Bien entendu, une majeure partie du film a été tournée quand un script a été prêt mais Gore Verbinski insiste sur le fait que ça n'a pas toujours été le cas. Un mode opératoire qui va à l'encontre des longues phases de pré-production habituelles.

Vous préparez les premiers 60% et ensuite vous préparez, pendant que vous tournez, les 40 restants. Sinon vous ne commencez jamais à filmer.

Mais le cas de Pirates des Caraïbes 3 est exceptionnel. Nous étions loin du ratio évoqué ci-dessus. Le metteur en scène ne manque d'ailleurs pas de saluer l'équipe avec laquelle il a travaillé. Il sait qu'elle a eu une capacité d'adaptation supérieure à la moyenne. Quand tout a été dans la boîte, la post-production a elle aussi était contrainte par des délais très courts. Seulement dix semaines pour tout assembler, alors que d'autres longs-métrages demandent en général des mois entiers pour prendre vie.

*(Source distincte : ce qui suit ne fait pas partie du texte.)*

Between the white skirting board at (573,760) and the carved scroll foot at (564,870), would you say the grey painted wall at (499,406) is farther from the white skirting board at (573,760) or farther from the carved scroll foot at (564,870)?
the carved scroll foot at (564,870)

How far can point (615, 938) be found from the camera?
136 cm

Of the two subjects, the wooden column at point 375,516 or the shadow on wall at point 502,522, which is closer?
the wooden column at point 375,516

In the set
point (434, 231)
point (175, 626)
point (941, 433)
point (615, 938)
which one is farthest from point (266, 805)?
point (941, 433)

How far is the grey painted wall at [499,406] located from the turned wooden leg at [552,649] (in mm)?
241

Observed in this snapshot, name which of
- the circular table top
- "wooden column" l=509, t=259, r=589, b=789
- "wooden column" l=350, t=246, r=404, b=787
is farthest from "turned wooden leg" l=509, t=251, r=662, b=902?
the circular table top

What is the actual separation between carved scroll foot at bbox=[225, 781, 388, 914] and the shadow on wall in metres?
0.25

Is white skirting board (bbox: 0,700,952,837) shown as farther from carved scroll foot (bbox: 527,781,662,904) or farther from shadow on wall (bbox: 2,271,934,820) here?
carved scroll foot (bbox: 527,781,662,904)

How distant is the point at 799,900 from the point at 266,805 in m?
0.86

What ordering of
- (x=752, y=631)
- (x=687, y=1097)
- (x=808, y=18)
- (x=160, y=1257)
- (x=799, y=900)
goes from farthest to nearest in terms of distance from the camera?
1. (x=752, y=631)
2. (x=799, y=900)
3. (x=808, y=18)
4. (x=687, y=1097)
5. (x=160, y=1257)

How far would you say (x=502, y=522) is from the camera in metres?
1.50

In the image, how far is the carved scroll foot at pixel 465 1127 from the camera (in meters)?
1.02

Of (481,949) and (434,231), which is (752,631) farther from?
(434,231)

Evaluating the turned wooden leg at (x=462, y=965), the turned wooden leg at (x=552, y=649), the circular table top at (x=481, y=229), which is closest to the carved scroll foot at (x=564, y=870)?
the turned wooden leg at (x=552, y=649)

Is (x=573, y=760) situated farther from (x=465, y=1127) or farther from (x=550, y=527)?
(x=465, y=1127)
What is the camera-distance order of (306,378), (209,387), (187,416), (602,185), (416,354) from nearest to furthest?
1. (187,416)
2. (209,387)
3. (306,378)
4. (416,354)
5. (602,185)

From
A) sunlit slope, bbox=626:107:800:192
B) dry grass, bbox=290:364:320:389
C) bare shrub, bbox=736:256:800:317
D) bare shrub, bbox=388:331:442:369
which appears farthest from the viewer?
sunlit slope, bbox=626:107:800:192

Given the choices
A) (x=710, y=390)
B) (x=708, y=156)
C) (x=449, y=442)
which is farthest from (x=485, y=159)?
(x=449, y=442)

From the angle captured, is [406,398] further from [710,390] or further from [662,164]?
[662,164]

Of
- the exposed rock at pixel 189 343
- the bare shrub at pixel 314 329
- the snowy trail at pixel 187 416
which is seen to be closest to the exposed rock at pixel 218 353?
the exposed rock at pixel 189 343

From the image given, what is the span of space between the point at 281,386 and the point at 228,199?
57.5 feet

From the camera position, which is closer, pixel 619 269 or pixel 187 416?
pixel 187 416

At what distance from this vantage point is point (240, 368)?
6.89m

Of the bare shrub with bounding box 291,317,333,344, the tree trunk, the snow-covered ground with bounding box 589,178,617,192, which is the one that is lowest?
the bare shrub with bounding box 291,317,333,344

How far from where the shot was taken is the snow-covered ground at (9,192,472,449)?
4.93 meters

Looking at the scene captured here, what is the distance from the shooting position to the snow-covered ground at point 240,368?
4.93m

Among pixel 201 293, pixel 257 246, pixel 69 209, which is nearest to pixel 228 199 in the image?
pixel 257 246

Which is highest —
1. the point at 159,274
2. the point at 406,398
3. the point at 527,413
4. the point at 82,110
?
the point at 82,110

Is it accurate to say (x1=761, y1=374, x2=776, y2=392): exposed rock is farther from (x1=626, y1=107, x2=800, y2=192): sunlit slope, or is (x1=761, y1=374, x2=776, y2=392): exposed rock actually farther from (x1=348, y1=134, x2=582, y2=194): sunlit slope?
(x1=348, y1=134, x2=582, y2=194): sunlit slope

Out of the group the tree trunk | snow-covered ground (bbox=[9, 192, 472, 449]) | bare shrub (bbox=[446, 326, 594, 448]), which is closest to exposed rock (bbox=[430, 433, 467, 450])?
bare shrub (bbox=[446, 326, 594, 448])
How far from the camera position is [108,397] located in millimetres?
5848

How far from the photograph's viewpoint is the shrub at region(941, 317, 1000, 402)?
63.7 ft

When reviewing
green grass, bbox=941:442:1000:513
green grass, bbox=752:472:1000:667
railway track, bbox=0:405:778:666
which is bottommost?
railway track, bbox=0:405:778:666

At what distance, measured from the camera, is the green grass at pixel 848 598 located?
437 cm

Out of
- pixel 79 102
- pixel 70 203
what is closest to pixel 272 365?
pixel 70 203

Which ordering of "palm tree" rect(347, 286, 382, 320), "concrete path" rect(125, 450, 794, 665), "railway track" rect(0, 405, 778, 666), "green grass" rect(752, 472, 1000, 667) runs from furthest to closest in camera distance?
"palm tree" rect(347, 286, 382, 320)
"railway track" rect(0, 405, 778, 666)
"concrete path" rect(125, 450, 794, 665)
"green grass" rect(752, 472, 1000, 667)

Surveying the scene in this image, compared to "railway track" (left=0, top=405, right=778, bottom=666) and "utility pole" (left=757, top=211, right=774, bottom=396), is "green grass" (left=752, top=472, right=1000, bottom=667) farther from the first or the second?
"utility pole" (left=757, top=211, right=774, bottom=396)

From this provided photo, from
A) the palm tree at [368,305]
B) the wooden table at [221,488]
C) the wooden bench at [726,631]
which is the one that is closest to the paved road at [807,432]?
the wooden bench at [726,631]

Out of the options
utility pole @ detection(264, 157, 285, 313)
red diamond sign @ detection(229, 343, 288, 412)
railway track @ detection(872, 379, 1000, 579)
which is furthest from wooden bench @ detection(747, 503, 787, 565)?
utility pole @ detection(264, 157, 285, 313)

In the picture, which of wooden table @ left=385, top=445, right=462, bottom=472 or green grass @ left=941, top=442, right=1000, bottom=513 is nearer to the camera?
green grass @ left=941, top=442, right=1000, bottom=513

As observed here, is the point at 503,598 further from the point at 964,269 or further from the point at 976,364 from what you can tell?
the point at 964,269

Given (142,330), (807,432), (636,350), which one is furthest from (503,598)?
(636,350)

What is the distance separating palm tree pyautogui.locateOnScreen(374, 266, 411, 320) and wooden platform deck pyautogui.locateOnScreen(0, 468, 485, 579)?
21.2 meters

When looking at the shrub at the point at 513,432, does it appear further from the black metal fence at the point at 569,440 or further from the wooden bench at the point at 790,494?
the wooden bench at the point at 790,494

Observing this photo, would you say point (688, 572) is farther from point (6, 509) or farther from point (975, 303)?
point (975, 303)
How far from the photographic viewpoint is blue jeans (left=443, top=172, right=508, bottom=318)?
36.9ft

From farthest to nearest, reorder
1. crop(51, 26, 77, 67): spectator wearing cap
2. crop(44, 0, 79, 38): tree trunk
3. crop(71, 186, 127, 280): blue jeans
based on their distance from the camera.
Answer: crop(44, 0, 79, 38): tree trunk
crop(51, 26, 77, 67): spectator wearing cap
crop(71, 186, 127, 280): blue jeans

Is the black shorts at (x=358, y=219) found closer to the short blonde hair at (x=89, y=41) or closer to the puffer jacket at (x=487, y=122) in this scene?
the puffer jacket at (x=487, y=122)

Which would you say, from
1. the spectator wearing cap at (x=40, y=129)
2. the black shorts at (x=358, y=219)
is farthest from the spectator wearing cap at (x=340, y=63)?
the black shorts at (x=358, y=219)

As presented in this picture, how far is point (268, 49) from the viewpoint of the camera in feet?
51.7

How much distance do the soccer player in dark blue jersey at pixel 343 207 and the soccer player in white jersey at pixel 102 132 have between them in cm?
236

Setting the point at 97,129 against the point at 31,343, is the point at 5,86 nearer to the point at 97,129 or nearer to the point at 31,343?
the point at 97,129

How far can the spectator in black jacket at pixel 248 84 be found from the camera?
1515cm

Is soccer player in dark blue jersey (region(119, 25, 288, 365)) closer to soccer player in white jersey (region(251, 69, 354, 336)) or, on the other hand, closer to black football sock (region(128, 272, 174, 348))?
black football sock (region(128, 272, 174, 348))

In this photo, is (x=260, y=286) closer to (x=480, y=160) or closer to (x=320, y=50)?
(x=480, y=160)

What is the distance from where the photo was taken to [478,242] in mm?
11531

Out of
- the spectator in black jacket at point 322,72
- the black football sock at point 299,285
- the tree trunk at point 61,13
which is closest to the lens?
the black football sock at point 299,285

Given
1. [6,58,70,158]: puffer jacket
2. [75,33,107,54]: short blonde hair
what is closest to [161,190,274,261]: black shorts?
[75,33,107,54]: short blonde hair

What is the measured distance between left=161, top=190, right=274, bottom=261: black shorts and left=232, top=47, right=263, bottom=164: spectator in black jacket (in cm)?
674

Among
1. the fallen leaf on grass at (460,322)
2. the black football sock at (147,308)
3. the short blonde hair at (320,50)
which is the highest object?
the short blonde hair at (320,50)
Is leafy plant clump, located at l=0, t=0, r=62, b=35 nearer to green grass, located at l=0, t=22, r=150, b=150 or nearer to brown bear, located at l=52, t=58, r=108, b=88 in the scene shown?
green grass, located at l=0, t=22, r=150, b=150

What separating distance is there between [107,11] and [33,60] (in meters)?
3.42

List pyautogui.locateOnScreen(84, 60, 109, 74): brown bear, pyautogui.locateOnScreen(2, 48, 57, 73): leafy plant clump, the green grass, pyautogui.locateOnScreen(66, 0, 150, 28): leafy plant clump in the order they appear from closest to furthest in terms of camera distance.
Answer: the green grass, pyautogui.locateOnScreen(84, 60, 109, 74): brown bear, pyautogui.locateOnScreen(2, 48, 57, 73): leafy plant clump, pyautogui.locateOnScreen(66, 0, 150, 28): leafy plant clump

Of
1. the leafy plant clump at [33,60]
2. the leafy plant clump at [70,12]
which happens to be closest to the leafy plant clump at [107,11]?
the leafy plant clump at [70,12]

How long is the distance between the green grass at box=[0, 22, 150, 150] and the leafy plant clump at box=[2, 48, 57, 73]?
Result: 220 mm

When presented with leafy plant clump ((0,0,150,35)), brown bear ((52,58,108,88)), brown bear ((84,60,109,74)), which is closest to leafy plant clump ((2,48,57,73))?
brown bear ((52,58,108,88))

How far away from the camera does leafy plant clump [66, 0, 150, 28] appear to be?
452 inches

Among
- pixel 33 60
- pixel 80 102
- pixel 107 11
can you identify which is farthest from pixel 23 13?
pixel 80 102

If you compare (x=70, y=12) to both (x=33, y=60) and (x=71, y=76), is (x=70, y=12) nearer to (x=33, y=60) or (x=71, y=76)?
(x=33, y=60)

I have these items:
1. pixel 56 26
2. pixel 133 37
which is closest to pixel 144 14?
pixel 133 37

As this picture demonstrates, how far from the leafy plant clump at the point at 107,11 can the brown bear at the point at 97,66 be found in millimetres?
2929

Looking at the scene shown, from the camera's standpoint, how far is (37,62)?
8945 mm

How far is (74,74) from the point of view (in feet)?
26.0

Cet atypique processus de travail explique sûrement pourquoi Jusqu'au bout du monde est un film un peu bancal. Sa durée de quasiment trois heures le rend parfois indigeste, avec un montage trop dense. Mais on peut comprendre que la narration ne soit pas optimisée quand on la travaille dans l'urgence. Il est presque possible de parler d'exploit tant le film reste remarquable sur plus d'un point et possède la dimension épique qui manque à tant de blockbusters plus récents.